Categories: Sports

‘Smoothman’ Gill: India’s new run machine

New Delhi (AFP): Shubman Gill’s prowess as an opener was never in doubt, but his first Twenty20 ton has got people talking about him as the next Virat Kohli, an all-format run machine for India.

Gill scored 126 in just 63 balls in a crushing 168-run series-clinching win over a hapless New Zealand on Wednesday. It was just his sixth T20 appearance.

Despite being gifted with all the shots, the 23-year-old has not yet cemented a place for India in all formats, playing no part in last year’s T20 World Cup. Gill hit a match-winning Test ton in Bangladesh in December and his maiden ODI double-hundred in January.

That knock gained him the moniker of “Smoothman Gill” — for his free-flowing shot-making — from batting great Sunil Gavaskar.

T20 skipper Hardik Pandya praised Gill after the pair put on 103 runs for the fourth wicket in India’s 234-4, which paved the way for the biggest T20 win between two Test teams. “He will achieve greater heights in his career for sure because of not what he did today but because of his work ethic and the honesty towards his game,” Pandya told the Indian cricket board’s website. Gill’s unbeaten knock, laced with 12 fours and seven sixes, was the highest T20 score by an Indian, overtaking Kohli’s 122 not out.

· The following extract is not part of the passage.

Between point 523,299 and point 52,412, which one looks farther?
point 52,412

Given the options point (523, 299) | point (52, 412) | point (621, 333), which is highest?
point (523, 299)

Gill also became only the fifth Indian batsman — including Kohli and current captain Rohit Sharma — to record centuries across all three formats. “He has come of age,” former India opener Wasim Jaffer told ESPNCricinfo. “There was no denying the fact that he had conquered Test (cricket) a little bit, One-Day for sure.

Today’s knock proves what a fantastic player India has found.” Jaffer added: “He is a three-format player and after Virat Kohli he is the next big batter that’s going to come good.”

Gill had put New Zealand’s bowling to the sword in the preceding ODIs as well, scoring 360 runs — the joint-most in a bilateral three-match series, alongside Pakistan skipper Babar Azam. “When you are representing your country, I don’t think there is any kind of fatigue,” Gill said after his T20 masterclass at the world’s biggest cricket ground in Ahmedabad.

“I always wanted to play for India and being fortunate enough to play all the three formats, it is a blessing.” Later in a chat with Pandya, the young batsman, who hails from a family of farmers in the northern state of Punjab, said he owed much of his success to his father.

“I think the way I practise and the way my dad made me practise… 90 percent of the credit should to go to him because it was his vision,” said Gill.